- **Goal of the exercise**: Copy out each of the following records word for word, with no changes.

|---|

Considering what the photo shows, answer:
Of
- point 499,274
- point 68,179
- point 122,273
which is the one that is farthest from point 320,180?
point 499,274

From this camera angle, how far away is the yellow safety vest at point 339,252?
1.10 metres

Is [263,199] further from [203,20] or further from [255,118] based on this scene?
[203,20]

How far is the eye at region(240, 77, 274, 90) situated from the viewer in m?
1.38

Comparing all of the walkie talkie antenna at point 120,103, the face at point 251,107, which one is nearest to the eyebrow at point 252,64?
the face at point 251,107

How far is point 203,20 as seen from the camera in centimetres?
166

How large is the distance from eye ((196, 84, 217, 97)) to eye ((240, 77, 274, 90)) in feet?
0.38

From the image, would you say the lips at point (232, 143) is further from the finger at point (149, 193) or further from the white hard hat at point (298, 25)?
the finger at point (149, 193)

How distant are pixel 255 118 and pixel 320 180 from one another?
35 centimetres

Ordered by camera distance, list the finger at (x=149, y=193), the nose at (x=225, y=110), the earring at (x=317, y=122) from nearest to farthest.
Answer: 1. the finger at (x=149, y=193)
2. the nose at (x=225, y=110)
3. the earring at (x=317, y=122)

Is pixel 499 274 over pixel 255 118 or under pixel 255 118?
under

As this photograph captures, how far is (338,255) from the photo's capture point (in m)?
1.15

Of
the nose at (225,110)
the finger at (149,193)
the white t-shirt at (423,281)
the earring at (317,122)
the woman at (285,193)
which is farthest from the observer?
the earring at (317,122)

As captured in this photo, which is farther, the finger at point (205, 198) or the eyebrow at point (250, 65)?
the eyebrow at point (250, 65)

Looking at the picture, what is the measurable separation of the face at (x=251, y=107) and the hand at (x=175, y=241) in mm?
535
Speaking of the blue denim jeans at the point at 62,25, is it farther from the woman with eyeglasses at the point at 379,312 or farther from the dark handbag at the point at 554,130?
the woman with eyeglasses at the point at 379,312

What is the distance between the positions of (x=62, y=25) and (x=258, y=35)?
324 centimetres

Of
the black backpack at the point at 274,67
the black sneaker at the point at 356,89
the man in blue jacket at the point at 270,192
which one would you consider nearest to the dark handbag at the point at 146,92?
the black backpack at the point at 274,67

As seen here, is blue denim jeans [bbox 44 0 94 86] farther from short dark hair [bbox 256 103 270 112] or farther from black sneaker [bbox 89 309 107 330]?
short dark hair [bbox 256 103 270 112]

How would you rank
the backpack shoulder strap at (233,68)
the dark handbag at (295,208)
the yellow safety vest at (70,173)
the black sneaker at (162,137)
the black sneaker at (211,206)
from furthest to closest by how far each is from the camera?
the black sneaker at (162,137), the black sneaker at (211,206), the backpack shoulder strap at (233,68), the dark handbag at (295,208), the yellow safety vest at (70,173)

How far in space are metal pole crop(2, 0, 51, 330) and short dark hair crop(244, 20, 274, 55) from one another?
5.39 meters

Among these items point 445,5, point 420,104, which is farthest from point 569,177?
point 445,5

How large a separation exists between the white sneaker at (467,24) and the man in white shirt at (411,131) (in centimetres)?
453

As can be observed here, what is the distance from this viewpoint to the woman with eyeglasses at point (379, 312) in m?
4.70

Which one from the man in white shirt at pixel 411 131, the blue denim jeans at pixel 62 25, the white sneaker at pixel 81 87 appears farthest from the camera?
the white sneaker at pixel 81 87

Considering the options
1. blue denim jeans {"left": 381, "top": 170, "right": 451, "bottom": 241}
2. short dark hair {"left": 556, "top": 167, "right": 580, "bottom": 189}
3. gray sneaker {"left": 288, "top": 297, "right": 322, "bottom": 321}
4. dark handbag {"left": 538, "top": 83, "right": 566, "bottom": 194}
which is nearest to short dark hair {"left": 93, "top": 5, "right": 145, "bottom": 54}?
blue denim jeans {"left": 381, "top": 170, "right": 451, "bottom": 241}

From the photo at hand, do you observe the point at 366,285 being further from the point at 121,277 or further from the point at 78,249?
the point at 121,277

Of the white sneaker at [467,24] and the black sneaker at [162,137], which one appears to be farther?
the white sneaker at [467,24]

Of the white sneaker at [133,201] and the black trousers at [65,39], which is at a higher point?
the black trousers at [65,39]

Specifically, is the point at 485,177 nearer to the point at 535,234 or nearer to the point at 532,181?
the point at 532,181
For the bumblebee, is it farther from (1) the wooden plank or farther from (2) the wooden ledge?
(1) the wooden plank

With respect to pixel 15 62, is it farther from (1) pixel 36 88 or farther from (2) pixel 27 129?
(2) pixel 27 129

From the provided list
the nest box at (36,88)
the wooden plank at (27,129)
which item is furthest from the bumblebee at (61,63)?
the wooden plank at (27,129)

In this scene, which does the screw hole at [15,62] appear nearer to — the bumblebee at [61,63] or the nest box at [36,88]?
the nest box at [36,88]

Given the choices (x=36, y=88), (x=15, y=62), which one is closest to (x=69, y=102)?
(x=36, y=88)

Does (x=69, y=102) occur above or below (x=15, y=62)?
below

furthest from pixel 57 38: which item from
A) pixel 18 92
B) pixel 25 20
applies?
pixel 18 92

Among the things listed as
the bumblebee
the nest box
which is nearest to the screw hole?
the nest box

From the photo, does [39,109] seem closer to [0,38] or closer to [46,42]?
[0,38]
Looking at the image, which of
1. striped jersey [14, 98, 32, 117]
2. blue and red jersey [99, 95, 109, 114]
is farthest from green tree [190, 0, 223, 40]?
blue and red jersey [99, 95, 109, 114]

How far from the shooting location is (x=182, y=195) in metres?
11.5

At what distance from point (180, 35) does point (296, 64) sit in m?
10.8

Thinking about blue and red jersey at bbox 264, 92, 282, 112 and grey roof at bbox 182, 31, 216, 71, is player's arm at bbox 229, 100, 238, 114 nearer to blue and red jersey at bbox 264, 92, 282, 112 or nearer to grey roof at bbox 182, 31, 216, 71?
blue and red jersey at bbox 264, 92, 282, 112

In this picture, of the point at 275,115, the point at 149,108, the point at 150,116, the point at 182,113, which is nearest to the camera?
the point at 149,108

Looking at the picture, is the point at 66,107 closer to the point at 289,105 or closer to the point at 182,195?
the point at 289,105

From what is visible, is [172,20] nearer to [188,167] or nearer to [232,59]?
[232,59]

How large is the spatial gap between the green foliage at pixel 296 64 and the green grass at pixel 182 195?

|---|

- **Answer to this exercise**:
Considering what the photo shows, answer:
Of
- point 499,274
- point 68,179
- point 122,273
which is the one that is farthest from point 320,180?
point 499,274

From this camera angle, how far away is the yellow safety vest at point 339,252?
1.10 metres

Is [263,199] further from [203,20] or further from [255,118] based on this scene?
[203,20]

How far is the eye at region(240, 77, 274, 90) situated from the viewer in m?
1.38

Comparing all of the walkie talkie antenna at point 120,103, the face at point 251,107, which one is nearest to the eyebrow at point 252,64?
the face at point 251,107

How far is point 203,20 as seen from the camera in centimetres?
166

How large is the distance from eye ((196, 84, 217, 97)) to eye ((240, 77, 274, 90)) in feet?
0.38

From the image, would you say the lips at point (232, 143) is further from the finger at point (149, 193) or further from the white hard hat at point (298, 25)?
the finger at point (149, 193)

How distant are pixel 255 118 and pixel 320 180 from one another?
35 centimetres

Ordered by camera distance, list the finger at (x=149, y=193), the nose at (x=225, y=110), the earring at (x=317, y=122) from nearest to farthest.
Answer: 1. the finger at (x=149, y=193)
2. the nose at (x=225, y=110)
3. the earring at (x=317, y=122)

Is pixel 499 274 over pixel 255 118 or under pixel 255 118?
under

As this photograph captures, how far is (338,255) from the photo's capture point (in m)?
1.15

Of
the nose at (225,110)
the finger at (149,193)
the white t-shirt at (423,281)
the earring at (317,122)
the woman at (285,193)
which is farthest from the observer?
the earring at (317,122)

As captured in this photo, which is farther, the finger at point (205, 198) or the eyebrow at point (250, 65)?
the eyebrow at point (250, 65)

Looking at the picture, what is the measurable separation of the face at (x=251, y=107) and the hand at (x=175, y=241) in mm?
535
Speaking of the blue denim jeans at the point at 62,25, is it farther from the woman with eyeglasses at the point at 379,312 or farther from the dark handbag at the point at 554,130?
the woman with eyeglasses at the point at 379,312

What is the distance between the positions of (x=62, y=25) and (x=258, y=35)?
324 centimetres

Of
the black backpack at the point at 274,67
the black sneaker at the point at 356,89
the man in blue jacket at the point at 270,192
which one would you consider nearest to the dark handbag at the point at 146,92?
the black backpack at the point at 274,67

As seen here, is blue denim jeans [bbox 44 0 94 86] farther from short dark hair [bbox 256 103 270 112] or farther from black sneaker [bbox 89 309 107 330]?
short dark hair [bbox 256 103 270 112]

How would you rank
the backpack shoulder strap at (233,68)
the dark handbag at (295,208)
the yellow safety vest at (70,173)
the black sneaker at (162,137)
the black sneaker at (211,206)
from furthest to closest by how far each is from the camera?
the black sneaker at (162,137), the black sneaker at (211,206), the backpack shoulder strap at (233,68), the dark handbag at (295,208), the yellow safety vest at (70,173)

How far in space are metal pole crop(2, 0, 51, 330) and short dark hair crop(244, 20, 274, 55) from one another?
5.39 meters

Among these items point 445,5, point 420,104, which is farthest from point 569,177?
point 445,5

How large a separation exists between the white sneaker at (467,24) and the man in white shirt at (411,131) (in centimetres)?
453

As can be observed here, what is the distance from this viewpoint to the woman with eyeglasses at point (379, 312) in m?
4.70

Which one from the man in white shirt at pixel 411 131, the blue denim jeans at pixel 62 25, the white sneaker at pixel 81 87 appears farthest from the camera?
the white sneaker at pixel 81 87

Considering the options
1. blue denim jeans {"left": 381, "top": 170, "right": 451, "bottom": 241}
2. short dark hair {"left": 556, "top": 167, "right": 580, "bottom": 189}
3. gray sneaker {"left": 288, "top": 297, "right": 322, "bottom": 321}
4. dark handbag {"left": 538, "top": 83, "right": 566, "bottom": 194}
which is nearest to short dark hair {"left": 93, "top": 5, "right": 145, "bottom": 54}?
blue denim jeans {"left": 381, "top": 170, "right": 451, "bottom": 241}

From the photo at hand, do you observe the point at 366,285 being further from the point at 121,277 or further from the point at 78,249?
the point at 121,277

Of the white sneaker at [467,24] and the black sneaker at [162,137], which one appears to be farther?
the white sneaker at [467,24]

Of the white sneaker at [133,201] and the black trousers at [65,39], which is at a higher point?
the black trousers at [65,39]

Specifically, is the point at 485,177 nearer to the point at 535,234 or nearer to the point at 532,181?
the point at 532,181
For the bumblebee, is it farther from (1) the wooden plank or farther from (2) the wooden ledge?
(1) the wooden plank

With respect to pixel 15 62, is it farther from (1) pixel 36 88 or farther from (2) pixel 27 129?
(2) pixel 27 129

From the provided list
the nest box at (36,88)
the wooden plank at (27,129)
which item is furthest from the bumblebee at (61,63)?
the wooden plank at (27,129)

In this scene, which does the screw hole at [15,62] appear nearer to — the bumblebee at [61,63] or the nest box at [36,88]?
the nest box at [36,88]

Given the choices (x=36, y=88), (x=15, y=62), which one is closest to (x=69, y=102)?
(x=36, y=88)

Does (x=69, y=102) occur above or below (x=15, y=62)?
below

furthest from pixel 57 38: which item from
A) pixel 18 92
B) pixel 25 20
applies?
pixel 18 92

Among the things listed as
the bumblebee
the nest box
which is nearest to the screw hole?
the nest box

From the photo, does [39,109] seem closer to [0,38] or closer to [46,42]?
[0,38]
Looking at the image, which of
1. striped jersey [14, 98, 32, 117]
2. blue and red jersey [99, 95, 109, 114]
is farthest from green tree [190, 0, 223, 40]?
blue and red jersey [99, 95, 109, 114]

How far from the shooting location is (x=182, y=195) in metres?
11.5

At what distance from point (180, 35) does point (296, 64) sit in m?
10.8

Thinking about blue and red jersey at bbox 264, 92, 282, 112 and grey roof at bbox 182, 31, 216, 71, is player's arm at bbox 229, 100, 238, 114 nearer to blue and red jersey at bbox 264, 92, 282, 112 or nearer to grey roof at bbox 182, 31, 216, 71?
blue and red jersey at bbox 264, 92, 282, 112

In this picture, of the point at 275,115, the point at 149,108, the point at 150,116, the point at 182,113, which is nearest to the camera?
the point at 149,108

Looking at the picture, is the point at 66,107 closer to the point at 289,105 or closer to the point at 182,195?
the point at 289,105

From what is visible, is [172,20] nearer to [188,167] or nearer to [232,59]?
[232,59]

How large is the spatial gap between the green foliage at pixel 296 64 and the green grass at pixel 182 195?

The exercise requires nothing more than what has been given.